### [What you should do]
Using the entries below, output exactly the lines from the one containing "genus: Melogale" through the final line, both included, and no others.

### [Saved entries]
= = = = =
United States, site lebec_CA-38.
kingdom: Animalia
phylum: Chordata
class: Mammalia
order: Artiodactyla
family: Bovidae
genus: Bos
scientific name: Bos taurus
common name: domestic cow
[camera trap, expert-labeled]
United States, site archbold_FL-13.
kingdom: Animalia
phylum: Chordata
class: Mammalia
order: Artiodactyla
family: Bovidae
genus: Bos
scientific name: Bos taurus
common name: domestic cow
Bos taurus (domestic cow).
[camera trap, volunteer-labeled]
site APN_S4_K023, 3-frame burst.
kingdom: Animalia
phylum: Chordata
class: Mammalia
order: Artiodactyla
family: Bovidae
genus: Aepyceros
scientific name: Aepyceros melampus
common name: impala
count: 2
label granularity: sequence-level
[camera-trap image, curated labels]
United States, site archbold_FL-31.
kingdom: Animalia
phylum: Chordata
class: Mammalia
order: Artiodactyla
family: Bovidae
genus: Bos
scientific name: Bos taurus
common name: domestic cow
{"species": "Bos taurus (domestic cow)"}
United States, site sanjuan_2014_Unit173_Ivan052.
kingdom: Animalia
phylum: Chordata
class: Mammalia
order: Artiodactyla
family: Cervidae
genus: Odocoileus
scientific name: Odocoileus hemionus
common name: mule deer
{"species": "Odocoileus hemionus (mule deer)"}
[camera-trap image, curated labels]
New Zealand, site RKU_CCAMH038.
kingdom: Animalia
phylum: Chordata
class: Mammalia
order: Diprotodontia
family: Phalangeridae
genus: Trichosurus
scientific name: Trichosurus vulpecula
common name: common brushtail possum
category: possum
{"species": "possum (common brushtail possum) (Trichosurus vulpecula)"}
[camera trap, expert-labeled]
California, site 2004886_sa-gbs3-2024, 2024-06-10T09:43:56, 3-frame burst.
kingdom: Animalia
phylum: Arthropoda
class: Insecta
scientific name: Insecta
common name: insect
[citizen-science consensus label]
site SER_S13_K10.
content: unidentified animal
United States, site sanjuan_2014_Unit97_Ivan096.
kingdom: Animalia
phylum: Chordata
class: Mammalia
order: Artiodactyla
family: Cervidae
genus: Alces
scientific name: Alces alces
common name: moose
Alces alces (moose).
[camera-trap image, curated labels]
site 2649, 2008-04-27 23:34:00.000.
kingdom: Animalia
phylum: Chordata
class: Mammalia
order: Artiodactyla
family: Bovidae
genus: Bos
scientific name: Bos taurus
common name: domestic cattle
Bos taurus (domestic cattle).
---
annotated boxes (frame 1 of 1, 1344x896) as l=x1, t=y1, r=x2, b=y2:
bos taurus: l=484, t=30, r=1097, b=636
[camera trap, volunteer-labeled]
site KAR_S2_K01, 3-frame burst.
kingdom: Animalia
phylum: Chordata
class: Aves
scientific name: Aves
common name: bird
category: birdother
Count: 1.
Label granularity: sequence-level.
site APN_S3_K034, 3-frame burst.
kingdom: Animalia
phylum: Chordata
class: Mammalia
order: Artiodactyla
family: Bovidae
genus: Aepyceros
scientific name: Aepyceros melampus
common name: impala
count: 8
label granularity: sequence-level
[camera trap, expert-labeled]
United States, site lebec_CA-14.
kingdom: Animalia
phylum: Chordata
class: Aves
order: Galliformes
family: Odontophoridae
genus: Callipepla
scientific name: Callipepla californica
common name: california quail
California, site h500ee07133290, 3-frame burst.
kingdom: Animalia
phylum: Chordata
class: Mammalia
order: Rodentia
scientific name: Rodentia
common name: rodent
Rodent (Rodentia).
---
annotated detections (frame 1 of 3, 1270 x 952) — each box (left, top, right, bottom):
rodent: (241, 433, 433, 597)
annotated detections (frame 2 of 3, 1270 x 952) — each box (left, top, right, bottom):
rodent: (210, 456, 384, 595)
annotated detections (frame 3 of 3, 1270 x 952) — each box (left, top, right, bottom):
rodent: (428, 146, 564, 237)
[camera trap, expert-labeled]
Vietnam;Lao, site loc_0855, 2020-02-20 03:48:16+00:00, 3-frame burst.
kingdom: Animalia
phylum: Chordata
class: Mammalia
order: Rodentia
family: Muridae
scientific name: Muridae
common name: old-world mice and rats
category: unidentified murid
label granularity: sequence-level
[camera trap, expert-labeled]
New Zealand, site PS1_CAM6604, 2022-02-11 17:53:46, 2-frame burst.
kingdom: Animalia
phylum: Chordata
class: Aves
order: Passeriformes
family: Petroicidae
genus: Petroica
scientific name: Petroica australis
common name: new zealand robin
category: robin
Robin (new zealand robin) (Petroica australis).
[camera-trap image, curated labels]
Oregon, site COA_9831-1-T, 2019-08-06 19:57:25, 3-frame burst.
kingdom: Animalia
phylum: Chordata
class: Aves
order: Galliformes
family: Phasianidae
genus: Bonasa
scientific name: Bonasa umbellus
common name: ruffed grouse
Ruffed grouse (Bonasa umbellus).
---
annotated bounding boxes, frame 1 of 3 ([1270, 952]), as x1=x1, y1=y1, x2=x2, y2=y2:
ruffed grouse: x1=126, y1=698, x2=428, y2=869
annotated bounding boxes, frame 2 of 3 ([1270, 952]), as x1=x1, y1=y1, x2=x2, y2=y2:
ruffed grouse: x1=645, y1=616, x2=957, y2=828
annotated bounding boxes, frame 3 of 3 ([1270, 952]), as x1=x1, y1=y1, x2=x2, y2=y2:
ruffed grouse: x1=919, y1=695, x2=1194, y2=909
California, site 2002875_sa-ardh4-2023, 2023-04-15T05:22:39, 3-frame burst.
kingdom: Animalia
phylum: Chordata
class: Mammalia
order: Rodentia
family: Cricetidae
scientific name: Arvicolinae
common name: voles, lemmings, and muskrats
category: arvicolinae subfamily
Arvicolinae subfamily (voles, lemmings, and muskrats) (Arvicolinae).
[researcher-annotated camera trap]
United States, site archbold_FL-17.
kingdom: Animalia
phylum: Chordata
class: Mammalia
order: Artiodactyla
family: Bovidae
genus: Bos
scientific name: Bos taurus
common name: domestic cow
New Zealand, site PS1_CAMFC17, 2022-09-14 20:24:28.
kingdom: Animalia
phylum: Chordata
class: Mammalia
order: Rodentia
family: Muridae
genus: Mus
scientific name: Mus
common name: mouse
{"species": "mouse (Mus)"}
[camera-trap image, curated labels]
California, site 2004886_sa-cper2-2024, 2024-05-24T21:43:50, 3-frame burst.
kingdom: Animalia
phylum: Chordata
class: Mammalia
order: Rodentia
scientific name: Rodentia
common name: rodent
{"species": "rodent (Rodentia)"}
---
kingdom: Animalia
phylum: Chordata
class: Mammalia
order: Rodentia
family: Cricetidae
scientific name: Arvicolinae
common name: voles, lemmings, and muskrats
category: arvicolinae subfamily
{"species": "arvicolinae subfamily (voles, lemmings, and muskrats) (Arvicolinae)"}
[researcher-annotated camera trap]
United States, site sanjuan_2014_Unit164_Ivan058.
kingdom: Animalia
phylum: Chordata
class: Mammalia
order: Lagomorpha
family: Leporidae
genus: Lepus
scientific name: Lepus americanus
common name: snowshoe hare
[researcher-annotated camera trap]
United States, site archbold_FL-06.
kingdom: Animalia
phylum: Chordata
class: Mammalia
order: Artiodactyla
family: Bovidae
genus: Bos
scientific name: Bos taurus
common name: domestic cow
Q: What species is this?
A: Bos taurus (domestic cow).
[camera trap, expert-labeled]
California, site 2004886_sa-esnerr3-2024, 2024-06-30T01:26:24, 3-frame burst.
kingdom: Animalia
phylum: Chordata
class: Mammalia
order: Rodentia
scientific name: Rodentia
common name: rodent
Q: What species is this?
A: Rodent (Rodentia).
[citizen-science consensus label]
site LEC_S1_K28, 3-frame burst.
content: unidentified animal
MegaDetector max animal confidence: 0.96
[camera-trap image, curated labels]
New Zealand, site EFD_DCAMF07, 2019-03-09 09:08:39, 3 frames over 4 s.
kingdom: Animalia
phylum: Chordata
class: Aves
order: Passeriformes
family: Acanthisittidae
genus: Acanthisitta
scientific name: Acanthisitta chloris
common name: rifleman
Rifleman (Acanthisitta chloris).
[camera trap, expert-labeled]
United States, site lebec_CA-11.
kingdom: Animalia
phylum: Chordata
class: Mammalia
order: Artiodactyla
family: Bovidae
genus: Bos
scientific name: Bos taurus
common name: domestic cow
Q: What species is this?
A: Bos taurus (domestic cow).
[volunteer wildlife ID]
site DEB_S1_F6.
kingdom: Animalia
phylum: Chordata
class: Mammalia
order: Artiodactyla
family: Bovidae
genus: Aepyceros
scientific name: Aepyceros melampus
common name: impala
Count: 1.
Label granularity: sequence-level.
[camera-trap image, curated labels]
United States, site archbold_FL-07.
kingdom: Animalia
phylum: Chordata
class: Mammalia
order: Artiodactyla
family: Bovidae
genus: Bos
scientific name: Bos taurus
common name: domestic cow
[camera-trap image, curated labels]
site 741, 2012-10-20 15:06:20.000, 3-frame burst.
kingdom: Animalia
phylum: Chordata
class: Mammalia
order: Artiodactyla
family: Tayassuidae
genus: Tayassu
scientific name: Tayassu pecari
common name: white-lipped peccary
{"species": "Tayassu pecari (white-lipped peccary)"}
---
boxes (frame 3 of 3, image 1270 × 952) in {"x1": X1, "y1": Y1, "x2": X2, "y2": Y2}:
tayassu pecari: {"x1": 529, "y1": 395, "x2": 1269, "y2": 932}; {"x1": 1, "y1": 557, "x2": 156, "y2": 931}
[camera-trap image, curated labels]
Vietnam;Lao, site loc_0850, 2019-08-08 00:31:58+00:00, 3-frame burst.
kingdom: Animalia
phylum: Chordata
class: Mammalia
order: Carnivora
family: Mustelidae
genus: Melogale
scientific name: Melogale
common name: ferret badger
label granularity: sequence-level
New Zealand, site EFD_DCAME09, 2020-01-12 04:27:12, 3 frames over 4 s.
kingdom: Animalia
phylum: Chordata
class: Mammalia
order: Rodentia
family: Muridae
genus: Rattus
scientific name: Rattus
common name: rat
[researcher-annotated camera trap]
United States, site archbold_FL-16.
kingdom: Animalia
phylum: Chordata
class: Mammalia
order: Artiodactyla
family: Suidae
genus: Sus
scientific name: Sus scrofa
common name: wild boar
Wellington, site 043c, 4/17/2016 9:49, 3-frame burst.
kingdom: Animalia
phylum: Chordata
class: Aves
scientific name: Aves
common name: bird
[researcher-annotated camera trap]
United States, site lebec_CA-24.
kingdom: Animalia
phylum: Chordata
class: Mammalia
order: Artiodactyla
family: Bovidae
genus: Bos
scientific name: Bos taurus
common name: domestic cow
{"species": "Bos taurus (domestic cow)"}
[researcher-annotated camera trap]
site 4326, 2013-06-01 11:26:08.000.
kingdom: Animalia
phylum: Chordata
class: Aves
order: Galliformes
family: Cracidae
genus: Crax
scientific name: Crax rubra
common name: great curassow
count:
= = = = =
### [Result for this exercise]
genus: Melogale
scientific name: Melogale
common name: ferret badger
label granularity: sequence-level
New Zealand, site EFD_DCAME09, 2020-01-12 04:27:12, 3 frames over 4 s.
kingdom: Animalia
phylum: Chordata
class: Mammalia
order: Rodentia
family: Muridae
genus: Rattus
scientific name: Rattus
common name: rat
[researcher-annotated camera trap]
United States, site archbold_FL-16.
kingdom: Animalia
phylum: Chordata
class: Mammalia
order: Artiodactyla
family: Suidae
genus: Sus
scientific name: Sus scrofa
common name: wild boar
Wellington, site 043c, 4/17/2016 9:49, 3-frame burst.
kingdom: Animalia
phylum: Chordata
class: Aves
scientific name: Aves
common name: bird
[researcher-annotated camera trap]
United States, site lebec_CA-24.
kingdom: Animalia
phylum: Chordata
class: Mammalia
order: Artiodactyla
family: Bovidae
genus: Bos
scientific name: Bos taurus
common name: domestic cow
{"species": "Bos taurus (domestic cow)"}
[researcher-annotated camera trap]
site 4326, 2013-06-01 11:26:08.000.
kingdom: Animalia
phylum: Chordata
class: Aves
order: Galliformes
family: Cracidae
genus: Crax
scientific name: Crax rubra
common name: great curassow
count:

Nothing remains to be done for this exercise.